The pig fight foreshadows the brawl Hud enjoys getting into with the man in the bar. The men here are reduced to fighting pigs, fighting over nothing of consequence. Indeed, the men are set up to win. The pigs have no chance.
Lonny exchanges glances with a man’s daughter and enjoys the thrill of the subsequent barroom brawl as much as Hud does. At this point the nephew could swing either way, morally. On the cusp of manhood, he could let go of principles like Hud or he could hold onto them, like his grandfather. Even at this late point, we’re not sure what Lonnie’s going to do.
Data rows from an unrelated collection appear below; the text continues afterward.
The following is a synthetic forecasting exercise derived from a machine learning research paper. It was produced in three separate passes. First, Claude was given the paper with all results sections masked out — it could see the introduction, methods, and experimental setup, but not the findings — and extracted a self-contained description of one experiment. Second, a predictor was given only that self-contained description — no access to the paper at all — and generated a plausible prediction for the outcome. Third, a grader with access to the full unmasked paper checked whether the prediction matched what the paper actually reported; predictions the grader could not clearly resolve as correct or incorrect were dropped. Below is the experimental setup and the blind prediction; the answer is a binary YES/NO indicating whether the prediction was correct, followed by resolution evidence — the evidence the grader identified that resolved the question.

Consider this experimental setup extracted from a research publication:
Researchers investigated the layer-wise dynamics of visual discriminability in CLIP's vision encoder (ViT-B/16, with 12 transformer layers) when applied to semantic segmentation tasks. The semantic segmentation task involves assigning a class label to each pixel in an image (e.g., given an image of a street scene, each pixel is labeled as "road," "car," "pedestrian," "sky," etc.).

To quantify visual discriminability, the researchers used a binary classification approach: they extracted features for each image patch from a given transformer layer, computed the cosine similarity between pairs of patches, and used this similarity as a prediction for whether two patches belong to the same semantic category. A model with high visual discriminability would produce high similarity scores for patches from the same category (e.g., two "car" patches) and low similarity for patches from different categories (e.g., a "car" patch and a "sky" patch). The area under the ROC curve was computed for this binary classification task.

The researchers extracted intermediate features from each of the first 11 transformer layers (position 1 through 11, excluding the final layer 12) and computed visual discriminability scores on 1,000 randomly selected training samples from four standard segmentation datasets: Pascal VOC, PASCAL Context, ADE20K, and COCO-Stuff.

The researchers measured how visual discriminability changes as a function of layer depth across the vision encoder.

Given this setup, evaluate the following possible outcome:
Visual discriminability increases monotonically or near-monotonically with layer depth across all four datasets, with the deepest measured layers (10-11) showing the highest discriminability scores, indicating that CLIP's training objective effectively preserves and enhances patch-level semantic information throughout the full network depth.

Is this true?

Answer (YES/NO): NO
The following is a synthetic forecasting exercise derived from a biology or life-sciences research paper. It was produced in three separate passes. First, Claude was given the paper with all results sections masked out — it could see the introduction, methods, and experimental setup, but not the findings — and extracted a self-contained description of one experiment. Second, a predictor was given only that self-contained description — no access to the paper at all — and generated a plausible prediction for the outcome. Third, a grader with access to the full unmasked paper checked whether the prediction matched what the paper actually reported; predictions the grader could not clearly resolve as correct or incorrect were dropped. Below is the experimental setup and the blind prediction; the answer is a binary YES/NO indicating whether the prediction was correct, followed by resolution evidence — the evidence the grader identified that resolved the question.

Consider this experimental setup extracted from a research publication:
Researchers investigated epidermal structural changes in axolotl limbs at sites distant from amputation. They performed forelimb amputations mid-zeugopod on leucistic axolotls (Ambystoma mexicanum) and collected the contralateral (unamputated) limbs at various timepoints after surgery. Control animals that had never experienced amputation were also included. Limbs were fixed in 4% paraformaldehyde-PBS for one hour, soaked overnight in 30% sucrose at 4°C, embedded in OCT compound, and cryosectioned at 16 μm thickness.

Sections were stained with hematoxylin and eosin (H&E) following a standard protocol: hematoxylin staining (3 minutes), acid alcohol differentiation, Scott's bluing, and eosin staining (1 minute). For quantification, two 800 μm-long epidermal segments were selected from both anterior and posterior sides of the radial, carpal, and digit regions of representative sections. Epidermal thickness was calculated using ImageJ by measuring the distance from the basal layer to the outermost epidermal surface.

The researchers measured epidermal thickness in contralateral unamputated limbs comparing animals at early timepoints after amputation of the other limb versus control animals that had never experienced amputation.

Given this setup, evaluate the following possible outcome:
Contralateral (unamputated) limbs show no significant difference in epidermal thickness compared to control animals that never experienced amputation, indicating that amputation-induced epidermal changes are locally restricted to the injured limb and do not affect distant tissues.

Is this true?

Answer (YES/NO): NO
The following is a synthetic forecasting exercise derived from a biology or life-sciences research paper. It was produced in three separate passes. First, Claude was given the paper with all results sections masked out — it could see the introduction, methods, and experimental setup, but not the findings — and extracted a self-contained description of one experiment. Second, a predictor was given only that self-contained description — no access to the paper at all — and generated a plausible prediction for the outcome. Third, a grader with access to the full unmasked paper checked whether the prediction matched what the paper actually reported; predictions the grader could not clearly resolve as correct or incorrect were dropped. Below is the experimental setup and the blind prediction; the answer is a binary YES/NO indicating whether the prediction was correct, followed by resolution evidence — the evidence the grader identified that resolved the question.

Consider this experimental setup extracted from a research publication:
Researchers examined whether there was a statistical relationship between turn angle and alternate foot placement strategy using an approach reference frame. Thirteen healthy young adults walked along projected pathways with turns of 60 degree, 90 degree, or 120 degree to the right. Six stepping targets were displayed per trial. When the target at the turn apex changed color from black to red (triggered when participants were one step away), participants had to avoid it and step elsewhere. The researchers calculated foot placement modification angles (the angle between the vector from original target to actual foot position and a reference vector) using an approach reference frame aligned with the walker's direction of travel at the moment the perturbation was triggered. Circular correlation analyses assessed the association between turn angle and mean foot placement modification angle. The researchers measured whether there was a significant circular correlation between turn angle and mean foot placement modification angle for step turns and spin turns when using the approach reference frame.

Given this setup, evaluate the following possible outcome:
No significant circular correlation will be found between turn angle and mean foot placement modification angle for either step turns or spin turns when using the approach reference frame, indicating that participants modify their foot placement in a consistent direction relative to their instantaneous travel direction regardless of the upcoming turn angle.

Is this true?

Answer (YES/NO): NO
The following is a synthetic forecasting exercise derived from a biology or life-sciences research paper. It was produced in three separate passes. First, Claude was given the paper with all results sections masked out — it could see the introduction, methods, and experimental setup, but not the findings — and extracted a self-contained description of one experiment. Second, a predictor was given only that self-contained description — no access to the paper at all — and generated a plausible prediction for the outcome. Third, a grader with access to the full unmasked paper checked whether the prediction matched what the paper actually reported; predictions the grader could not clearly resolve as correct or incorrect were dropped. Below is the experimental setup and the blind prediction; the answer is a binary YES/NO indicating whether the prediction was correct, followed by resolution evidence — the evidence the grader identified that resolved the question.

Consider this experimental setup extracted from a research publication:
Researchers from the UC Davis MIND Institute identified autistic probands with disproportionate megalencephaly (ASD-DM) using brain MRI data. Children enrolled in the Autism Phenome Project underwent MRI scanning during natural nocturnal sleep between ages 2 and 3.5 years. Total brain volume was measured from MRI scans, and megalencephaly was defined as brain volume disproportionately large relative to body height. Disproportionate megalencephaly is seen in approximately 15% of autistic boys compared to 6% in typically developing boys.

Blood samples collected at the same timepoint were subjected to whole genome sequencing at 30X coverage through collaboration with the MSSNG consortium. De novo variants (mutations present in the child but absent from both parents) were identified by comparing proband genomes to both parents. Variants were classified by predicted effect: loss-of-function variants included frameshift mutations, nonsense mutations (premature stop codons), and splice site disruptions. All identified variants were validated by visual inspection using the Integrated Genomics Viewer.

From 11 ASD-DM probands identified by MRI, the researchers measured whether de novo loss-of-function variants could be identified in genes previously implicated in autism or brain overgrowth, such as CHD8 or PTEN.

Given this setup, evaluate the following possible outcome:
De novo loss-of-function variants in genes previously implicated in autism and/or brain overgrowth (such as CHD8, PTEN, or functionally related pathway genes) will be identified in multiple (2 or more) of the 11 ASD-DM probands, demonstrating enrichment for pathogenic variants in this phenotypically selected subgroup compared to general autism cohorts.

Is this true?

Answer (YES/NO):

The main battle, the third one of the night, is the one that Hud finally loses. This ghost of Hud’s guilt at killing his own brother is used as a big reveal, though it’s basically been telegraphed earlier when Homer tells the boys to be careful and Hud hands Lonnie the keys. Hud learns that the grandfather was sick of him a long time before the car accident. It’s Hud, as a person, because he ‘doesn’t give a damn’, not because of something he did. This is the rule of threes in storytelling at work. The third big battle leads to the real wound. Compared to these words, the fisticuffs was just play fighting. The ironic distance between the level of physicality and the quietness of the conversation on the stairs works well as juxtaposition.
Homer has a self-revelation before he dies — that he can’t win against his stronger, less principled son. Evil wins out.
Hud has superficial revelations, never changing.
Alma realises she has to leave physically if she wants to move on psychologically.
Lonnie realises he can’t stay with Hud:
“We might have whooped it up, you and me. That’s the way you used to want it.”
“I used to.”
The film uses the symbolism of doors and windows — Hud gazes at his nephew driving away, chuffing a smoke and swigging on a beer. These vices will probably play an increasing role in his life. He waves dismissively and slams the door, slamming not just the door but also punctuating the relationship he had with anyone.
The extrapolated ending? We’ve been given enough information to know he’s going to get rich drilling into oil on their land. He will be wealthy but completely alone for the rest of his sorry life, damaged from the car accident, from the war, from toxic smalltown masculinity, from rejection from his father, from the death of his mother (“at least my mother loved me”) and rejection from his nephew protege.